Selten habe ich so einen energiegeladenen und durchweg qualitativ und ansprechbaren Abend erlebt wie diesen. Da fühlte man sich doch glatt wieder zurückversetzt in die euphorische Anfangszeit des Drum and Bass. Ich hoffe die Progression Session wird in nicht allzu ferner Zukunft wieder einmal halt in Kiel machen.

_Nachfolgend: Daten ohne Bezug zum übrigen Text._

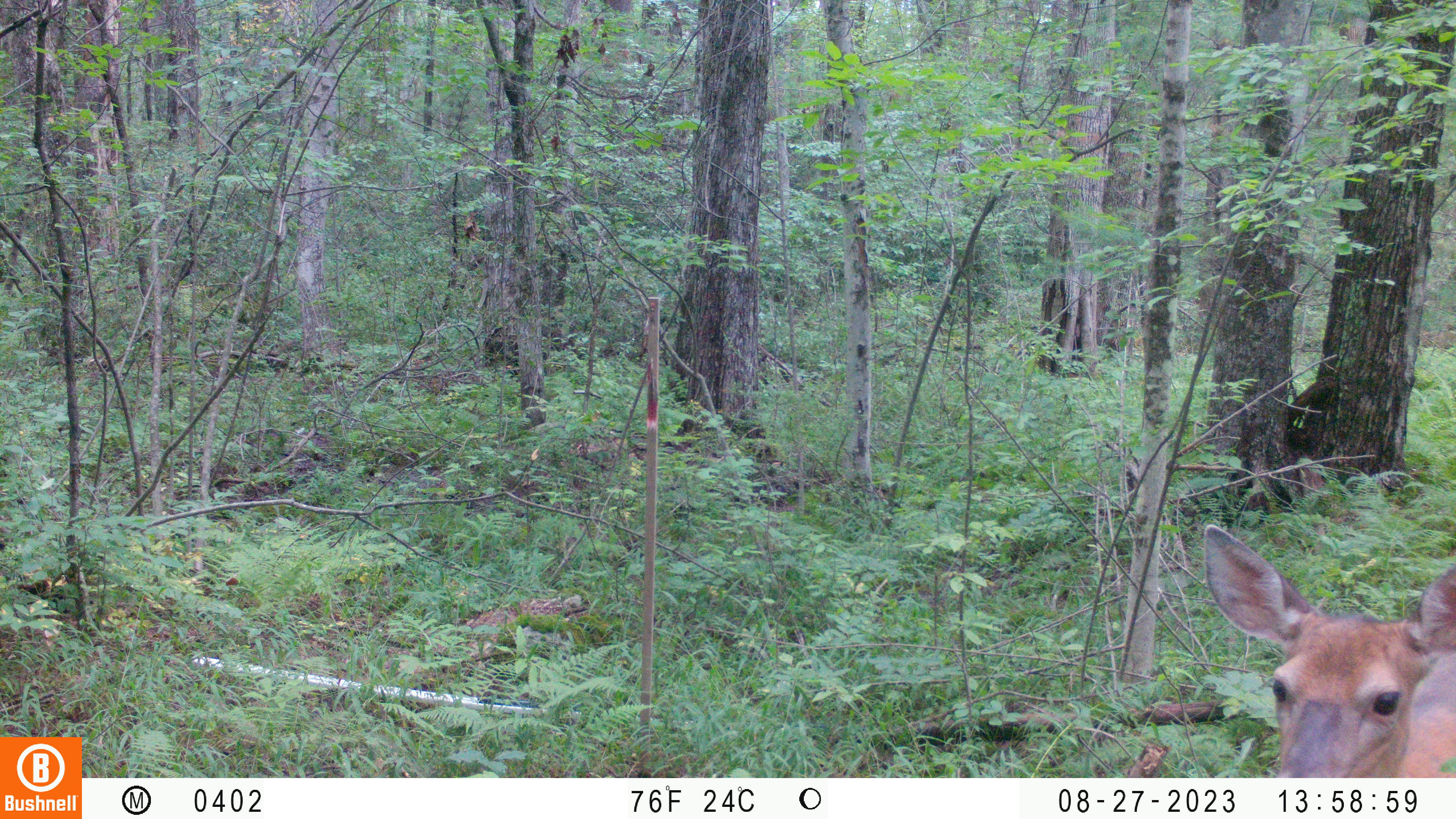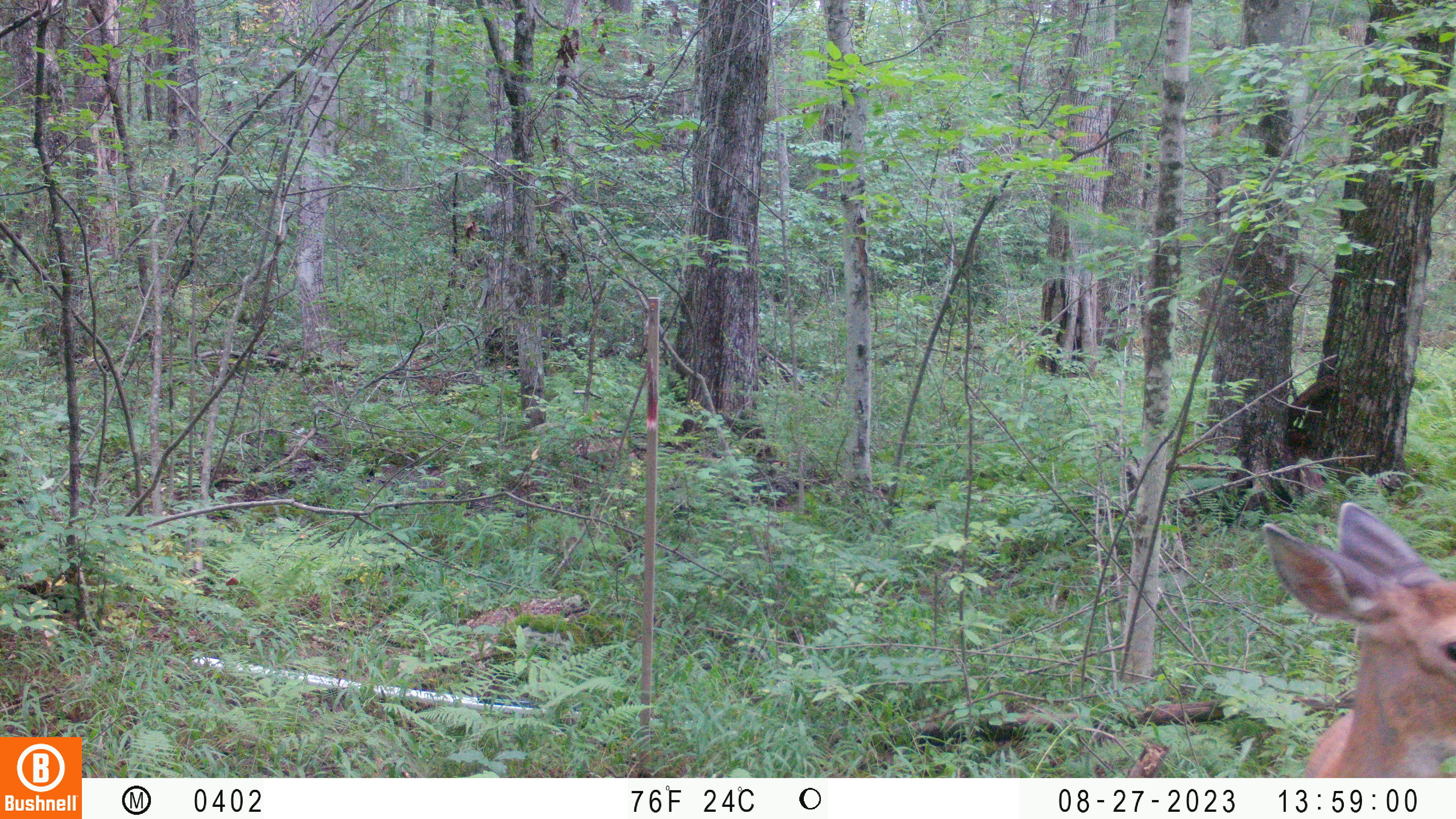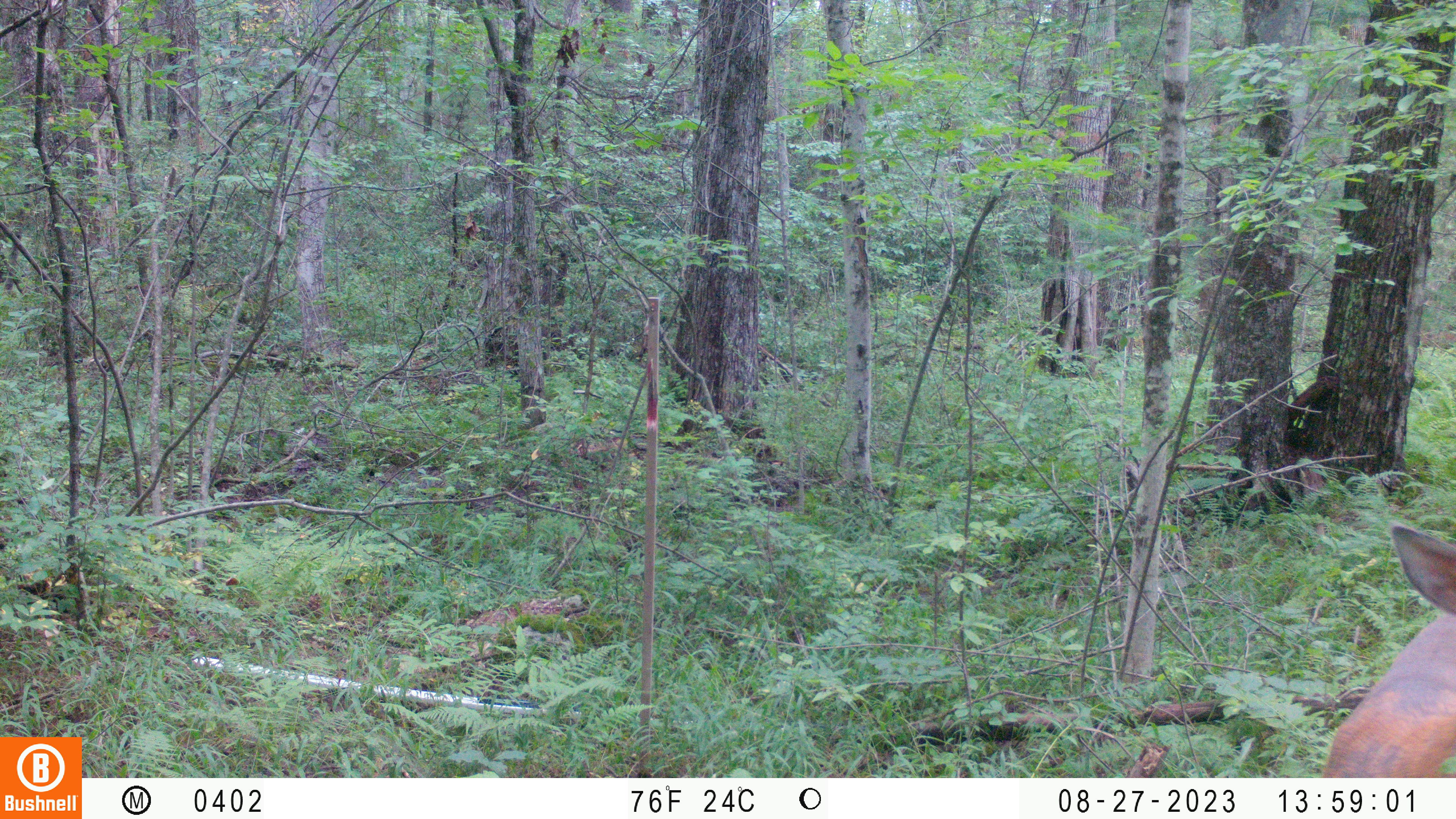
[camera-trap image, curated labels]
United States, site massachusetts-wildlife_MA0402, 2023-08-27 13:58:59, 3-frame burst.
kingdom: Animalia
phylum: Chordata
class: Mammalia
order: Artiodactyla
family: Cervidae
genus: Odocoileus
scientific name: Odocoileus virginianus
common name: white-tailed deer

Review #2 von A.Taler & Gao-Kerena für m-conspiracy

Am Freitag, den 05.09.2003 war es soweit: Nach zweijähriger Abstinenz sollte LTJ Bukem dank Groove Complex endlich wieder die Kieler Szene rocken. Als wir so gegen 24.00 Uhr an der Pumpe ankamen, stach uns gleich die Menschenanansammlung vor der Tür ins Auge. Es handelte sich dabei definitiv nicht ausschließlich um D&B-Fans. Offensichtlich hatten die im unteren Teil der Pumpe spielenden lokalen Kieler Bands die Location mit ihren Fans bereits gut gefüllt.

Drinnen angekommen, empfingen uns die Beats von Subsonic Pressure, die uns sogleich auf den Abend einstimmen konnten.
Die Pumpe füllte sich in den nächsten eineinhalb Stunden kontinuierlich und Subsonic Pressure zeigten erneut, dass sie sich im Kieler D&B-Bereich fest etabliert haben und die Leute ohne Probleme zum Tanzen motivieren können. Auch erwähnen möchten wir an dieser Stelle Mc Upper Cut, der es gekonnt verstand, sich in die Musik und Stimmung einzufügen. So war die Stimmung schon angeheizt und der Raum mit Erwartungen gefüllt, als der Großmeister selbst die Turntables übernahm. Unterstützt wurde er dabei wie gewohnt von MC Conrad.
Es war schon ein besonderes Gefühl, sich der Magie des doch recht unscheinbar wirkenden Bukems hinzugeben. Das Publikum gab sich dem D&B hin und tanzte, was das Zeug hielt. Leise Musikphasen und Rewinds nutze die Crowd dazu, ihren Spass durch Pfeifen und Jubeln zu signalisieren. Insgesamt war die Musik über den gesamten Abend hinweg sehr tanzbar und sie bot eine gelungene Mischung aus härteren Passagen und kurzen Momenten zum Verschnaufen.

Gegen ca 3:30 übernahm dann Makoto das Pult, den wir aber leider aus zeittechnischen Gründen verpasst haben. Visuell wurde das gesamte Event von der Optischen Bank gekonnt untermalt.
Unserer Meinung nach, war der Standort der Bühne besser gewählt als bei den vorherigen Veranstaltungen. Sie war an der breiten Rückwand der Pumpe platziert und ging über in die Bar. Diese Anordnung sorgte für bessere Sicht auch vom hinteren Teil der Pumpe und insgesamt für ein rundes Bild. Auch wenn vielleicht noch ein paar mehr Leute in die Pumpe gepasst hätten, so war die Tanzfläche doch durchgehend voll und die Stimmung ausgelassen.

Fazit: Der Abend hat gerockt. Groove Complex hat mit der Wahl der Acts wieder einmal gezeigt, wie man den Kielern einen fetten Abend bescheren kann und die Gäste haben es offensichtlich verstanden, gebührend zu feiern.